Papers tagged ‘User tracking’

I Know What You’re Buying: Privacy Breaches on eBay

eBay intends not to let anyone else figure out what you’re in a habit of buying on the site. Because of that, lots of people consider eBay the obvious place to buy things you’d rather your neighbors not know you bought (there is a survey in this very paper confirming this fact). However, this paper demonstrates that a determined adversary can figure out what you bought.

(Caveat: This paper is from 2014. I do not know whether eBay has made any changes since it was published.)

eBay encourages both buyers and sellers to leave feedback on each other, the idea being to encourage fair dealing by attaching a persistent reputation to everyone. Feedback is associated with specific transactions, and anyone (whether logged into eBay or not) can see each user’s complete feedback history. Items sold are visible, items bought are not, and buyers’ identities are obscured. The catch is, you can match up buyer feedback with seller feedback by the timestamps, using obscured buyer identities as a disambiguator, and thus learn what was bought. It involves crawling a lot of user pages, but it’s possible to do this in a couple days without coming to eBay’s notice.

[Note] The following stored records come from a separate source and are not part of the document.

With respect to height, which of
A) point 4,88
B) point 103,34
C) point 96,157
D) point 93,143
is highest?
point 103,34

They demonstrate that this is a serious problem by identifying users who purchased gun holsters (eBay does not permit the sale of actual firearms), pregnancy tests, and HIV tests. As an additional fillip they show that people commonly use the same handle on eBay as Facebook and therefore purchase histories can be correlated with all the personal information one can typically extract from a Facebook profile.

Solutions are pretty straightforward and obvious—obscured buyer identities shouldn’t be correlated with their real handles; feedback timestamps should be quantized to weeks or even months; feedback on buyers might not be necessary anymore; eBay shouldn’t discourage use of various enhanced-privacy modes, or should maybe even promote them to the default. (Again, I don’t know whether any of these solutions has been implemented.) The value of the paper is perhaps more in reminding website developers in general that cross-user correlations are always a privacy risk.

What Deters Jane from Preventing Identification and Tracking on the Web?

If you do a survey, large majorities of average people will say they don’t like the idea of other people snooping on what they do online. [1] [2] Yet, the existing bolt-on software that can prevent such snooping (at least somewhat) doesn’t get used by nearly as many people. The default explanation for this is that it’s because the software is hard to install and use correctly. [3] [4]

This paper presents a complementary answer: maybe people don’t realize just how ubiquitous or invasive online snooping is, so the benefit seems not worth the hassle. The authors interviewed a small group about their beliefs concerning identification and tracking. (They admit that the study group skews young and technical, and plan to broaden the study in the future.) Highlights include: People are primarily concerned about data they explicitly provide to some service—social network posts, bank account data, buying habits—and may not even be aware that ad networks and the like can build up comprehensive profiles of online activity even if all they do is browse. They often have heard a bunch of fragmentary information about cookies and supercookies and IP addresses and so on, and don’t know how this all fits together or which bits of it to worry about. Some people thought that tracking was only possible for services with which they have an account, while they are logged in (so they log out as soon as they’re done with the service). There is also general confusion about which security threats qualify as identification and tracking—to be fair, just about all of them can include some identification or tracking component. The consequences of being tracked online are unclear, leading people to underestimate the potential harm. And finally, many of the respondents assume they are not important people and therefore no one would bother tracking them. All of these observations are consistent with earlier studies in the same vein, e.g. Rick Wash’s Folk Models of Home Computer Security.

The authors argue that this means maybe the usability problems of the bolt-on privacy software are overstated, and user education about online security threats (and the mechanism of the Internet in general) should have higher priority. I think this goes too far. It seems more likely to me that because people underestimate the risk and don’t particularly understand how the privacy software would help, they are not motivated to overcome the usability problems. I am also skeptical of the effectiveness of user education. The mythical average users may well feel, and understandably so, that they should not need to know exactly what a cookie is, or exactly what data gets sent back and forth between their computers and the cloud, or the internal structure of that cloud. Why is it that the device that they own is not acting in their best interest in the first place?